### Description of the task
Take the line that contains "Given point 177,149" as the first line and the final line of the records as the last; return exactly those lines and the lines between.

### Records supplied
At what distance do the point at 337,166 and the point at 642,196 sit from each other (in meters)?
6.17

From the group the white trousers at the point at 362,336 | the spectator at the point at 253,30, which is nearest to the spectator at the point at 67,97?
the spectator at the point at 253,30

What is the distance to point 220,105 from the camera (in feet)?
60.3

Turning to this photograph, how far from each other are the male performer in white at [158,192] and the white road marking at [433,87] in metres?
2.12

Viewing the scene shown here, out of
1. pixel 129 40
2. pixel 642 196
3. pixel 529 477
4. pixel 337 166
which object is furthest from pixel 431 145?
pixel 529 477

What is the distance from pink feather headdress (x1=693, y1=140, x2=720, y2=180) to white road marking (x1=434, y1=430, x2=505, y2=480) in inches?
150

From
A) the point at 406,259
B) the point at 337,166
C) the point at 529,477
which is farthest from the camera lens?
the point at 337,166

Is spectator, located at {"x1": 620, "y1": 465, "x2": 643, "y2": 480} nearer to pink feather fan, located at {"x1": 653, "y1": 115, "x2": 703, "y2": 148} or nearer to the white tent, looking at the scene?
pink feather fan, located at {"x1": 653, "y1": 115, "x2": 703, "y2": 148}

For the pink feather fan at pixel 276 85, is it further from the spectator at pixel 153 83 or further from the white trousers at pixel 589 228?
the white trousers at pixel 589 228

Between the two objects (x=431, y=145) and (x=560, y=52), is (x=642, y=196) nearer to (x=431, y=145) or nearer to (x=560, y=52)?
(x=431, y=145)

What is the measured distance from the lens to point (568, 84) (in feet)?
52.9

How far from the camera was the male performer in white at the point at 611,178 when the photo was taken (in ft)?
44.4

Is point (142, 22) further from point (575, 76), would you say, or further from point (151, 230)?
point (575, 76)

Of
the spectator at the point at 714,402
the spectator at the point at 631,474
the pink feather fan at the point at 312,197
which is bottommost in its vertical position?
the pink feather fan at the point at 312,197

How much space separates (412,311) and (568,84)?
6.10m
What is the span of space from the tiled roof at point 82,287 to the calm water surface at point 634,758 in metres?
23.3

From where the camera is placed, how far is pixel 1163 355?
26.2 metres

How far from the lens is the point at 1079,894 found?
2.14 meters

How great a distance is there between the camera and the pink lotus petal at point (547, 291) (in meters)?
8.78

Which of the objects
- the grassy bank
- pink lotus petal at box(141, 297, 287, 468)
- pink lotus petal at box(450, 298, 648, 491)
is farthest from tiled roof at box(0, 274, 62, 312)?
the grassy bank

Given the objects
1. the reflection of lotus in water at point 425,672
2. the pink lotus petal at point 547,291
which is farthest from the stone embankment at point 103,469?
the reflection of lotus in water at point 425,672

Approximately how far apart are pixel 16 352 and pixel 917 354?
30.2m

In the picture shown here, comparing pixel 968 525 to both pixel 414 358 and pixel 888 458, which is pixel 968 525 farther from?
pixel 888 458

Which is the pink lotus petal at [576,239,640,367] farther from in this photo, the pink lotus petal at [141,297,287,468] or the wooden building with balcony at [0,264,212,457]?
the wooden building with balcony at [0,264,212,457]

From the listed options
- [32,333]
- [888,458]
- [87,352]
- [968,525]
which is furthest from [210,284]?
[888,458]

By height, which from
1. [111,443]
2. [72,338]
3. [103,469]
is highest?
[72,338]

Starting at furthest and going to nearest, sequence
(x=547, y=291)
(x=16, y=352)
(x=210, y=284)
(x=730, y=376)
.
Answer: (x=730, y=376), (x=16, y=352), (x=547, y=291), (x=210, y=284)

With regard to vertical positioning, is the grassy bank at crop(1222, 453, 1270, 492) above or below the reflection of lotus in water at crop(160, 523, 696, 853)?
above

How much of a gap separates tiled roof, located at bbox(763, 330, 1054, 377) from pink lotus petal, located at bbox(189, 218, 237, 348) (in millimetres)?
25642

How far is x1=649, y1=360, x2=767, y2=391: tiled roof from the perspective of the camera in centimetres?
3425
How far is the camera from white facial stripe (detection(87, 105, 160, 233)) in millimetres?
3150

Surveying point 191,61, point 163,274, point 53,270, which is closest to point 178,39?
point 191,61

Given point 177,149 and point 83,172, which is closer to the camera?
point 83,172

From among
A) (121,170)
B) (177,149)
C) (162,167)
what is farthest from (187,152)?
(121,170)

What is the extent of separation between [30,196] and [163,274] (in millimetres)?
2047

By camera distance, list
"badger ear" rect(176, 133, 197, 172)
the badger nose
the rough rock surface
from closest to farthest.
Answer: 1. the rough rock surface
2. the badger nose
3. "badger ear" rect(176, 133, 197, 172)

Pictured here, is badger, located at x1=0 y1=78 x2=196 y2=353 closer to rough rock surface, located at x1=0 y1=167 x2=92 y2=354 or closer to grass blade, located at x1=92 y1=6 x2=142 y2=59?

### Solution below
Given point 177,149 and point 83,172, which is closer to the camera?
point 83,172

From among
A) (121,170)
B) (177,149)
C) (162,167)
what is farthest from (187,152)?
(121,170)

What is the extent of separation between [30,196] and [163,274] (in millimetres)?
2047

By camera distance, list
"badger ear" rect(176, 133, 197, 172)
the badger nose
the rough rock surface
from closest to farthest.
Answer: 1. the rough rock surface
2. the badger nose
3. "badger ear" rect(176, 133, 197, 172)

Pictured here, is badger, located at x1=0 y1=78 x2=196 y2=353 closer to rough rock surface, located at x1=0 y1=167 x2=92 y2=354 or closer to grass blade, located at x1=92 y1=6 x2=142 y2=59?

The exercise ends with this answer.